A miniaturised sensor for satellite attitude and orbital determination

用于卫星姿态和轨道确定的小型传感器

• 批准号: 262791-2007
• 负责人: Quine, Brendan
• 金额: $ 1.09万
• 依托单位: York University
• 依托单位国家: 加拿大
• 项目类别: Discovery Grants Program - Individual
• 财政年份: 2007
• 资助国家: 加拿大
• 起止时间: 2007-01-01 至 2008-12-31
• 项目状态: 已结题
• 来源: https://www.nserc-crsng.gc.ca/ase-oro/Details-Detailles_eng.asp?id=366486
• 关键词: miniaturised; sensor; satellite; attitude; orbital

We propose to develop a miniaturised sensor with mass less than 400 g that is able to determine spacecraft orientation, motion and orbit location for Low Earth Orbit (LEO) applications. The sensor will acquire and maintain a four-dimensional attitude quaternion and time derivative using inertial gyro and rate sensors and camera images of the surrounding space to determine uniquely orientation. It will also utilise timing signals broadcast by global positioning spacecraft including the GPS network in order to derive a geospatial location and velocity with respect to Earth. The sensor will estimate high-precision expected mean values of these parameters as they evolve in time using a fourteen-dimensional stochastic state estimator that predicts the spacecraft attitude and broadcasts this information via serial data stream to the spacecraft bus. We propose further to utilise an Earth-motion model in our attitude estimator to provide the first mechatronic device to provide attitude-coordinate predictions with respect to either solar system or Earth-based reference frames as well as predict solar, Lunar and Earth location.  Our star-camera research will also examine additional information that may be extracted from motion blur in camera images.We will design, build and qualify for space flight a prototype sensor in our space-test facility and seek opportunities to contribute sensors to flight opportunities in support of the utilisation of space.
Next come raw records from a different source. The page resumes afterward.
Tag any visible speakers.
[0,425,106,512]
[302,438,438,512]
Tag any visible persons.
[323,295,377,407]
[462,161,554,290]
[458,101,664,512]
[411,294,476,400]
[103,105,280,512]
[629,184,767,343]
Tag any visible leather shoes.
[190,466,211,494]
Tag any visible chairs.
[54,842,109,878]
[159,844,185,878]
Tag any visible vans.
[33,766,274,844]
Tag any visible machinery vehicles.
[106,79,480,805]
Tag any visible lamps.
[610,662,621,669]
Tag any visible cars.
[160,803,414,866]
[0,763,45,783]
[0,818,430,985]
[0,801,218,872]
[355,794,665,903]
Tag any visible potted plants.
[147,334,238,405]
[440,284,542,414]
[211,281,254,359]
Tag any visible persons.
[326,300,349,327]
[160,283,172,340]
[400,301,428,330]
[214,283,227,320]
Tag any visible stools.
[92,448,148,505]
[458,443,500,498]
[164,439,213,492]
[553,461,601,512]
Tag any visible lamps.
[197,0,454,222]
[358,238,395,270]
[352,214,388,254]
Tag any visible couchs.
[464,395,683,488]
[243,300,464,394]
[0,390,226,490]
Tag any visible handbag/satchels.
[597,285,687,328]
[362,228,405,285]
Micro-satellites offer access to Earth orbit at a fraction of the cost of traditional space vehicles. Micro-satellites are developed quickly and efficiently by small teams of students and professionals and may be launched inexpensively in multiple batches riding as secondary launch payloads. Space Science and Engineering is a high-technology growth sector. This project will support the training of one graduate student in the CRESS research laboratory.
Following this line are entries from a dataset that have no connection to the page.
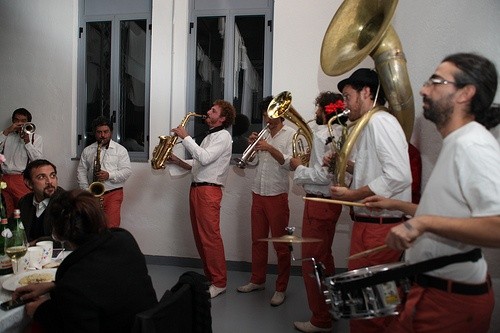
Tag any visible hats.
[338,68,387,104]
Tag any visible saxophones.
[88,140,108,199]
[150,109,208,170]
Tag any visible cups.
[11,241,53,274]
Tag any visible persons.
[8,159,67,249]
[13,188,158,333]
[363,53,500,333]
[322,68,413,333]
[236,96,297,305]
[76,117,131,228]
[0,107,43,217]
[166,100,236,297]
[289,91,356,333]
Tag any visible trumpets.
[17,123,36,138]
[233,121,273,170]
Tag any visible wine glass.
[4,230,27,274]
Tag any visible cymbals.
[256,233,327,246]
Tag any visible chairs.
[127,271,213,333]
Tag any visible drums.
[320,261,413,322]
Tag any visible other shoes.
[271,291,285,306]
[209,285,226,298]
[293,321,332,333]
[237,282,265,293]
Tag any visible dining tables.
[0,240,71,333]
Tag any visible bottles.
[0,191,28,275]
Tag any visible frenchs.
[319,0,415,189]
[266,89,315,167]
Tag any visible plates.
[2,268,57,291]
[43,258,64,268]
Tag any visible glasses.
[430,75,461,84]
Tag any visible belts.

我们建议开发一种质量小于 400 g 的小型传感器，能够确定低地球轨道 (LEO) 应用的航天器方向、运动和轨道位置。该传感器将使用惯性陀螺仪和速率传感器以及周围空间的相机图像来获取并维持四维姿态四元数和时间导数，以确定唯一的方向。它还将利用包括 GPS 网络在内的全球定位航天器广播的定时信号，以获得相对于地球的地理空间位置和速度。传感器将使用十四维随机状态估计器来估计这些参数随时间变化的高精度预期平均值，该估计器预测航天器姿态并通过串行数据流将这些信息广播到航天器总线。我们进一步建议在我们的姿态估计器中利用地球运动模型来提供第一个机电设备，以提供相对于太阳系或地球参考系的姿态坐标预测，以及预测太阳、月球和地球位置。  我们的星相机研究还将检查可以从相机图像中的运动模糊中提取的附加信息。我们将在我们的空间测试设施中设计、制造原型传感器并使其获得太空飞行资格，并寻求机会将传感器贡献给飞行机会，以支持太空的利用。微型卫星可以以传统航天器成本的一小部分进入地球轨道。微型卫星由学生和专业人士组成的小团队快速有效地开发，并且可以作为二次发射有效载荷以低廉的价格分批发射。空间科学与工程是一个高科技增长领域。该项目将支持 CRESS 研究实验室培训一名研究生。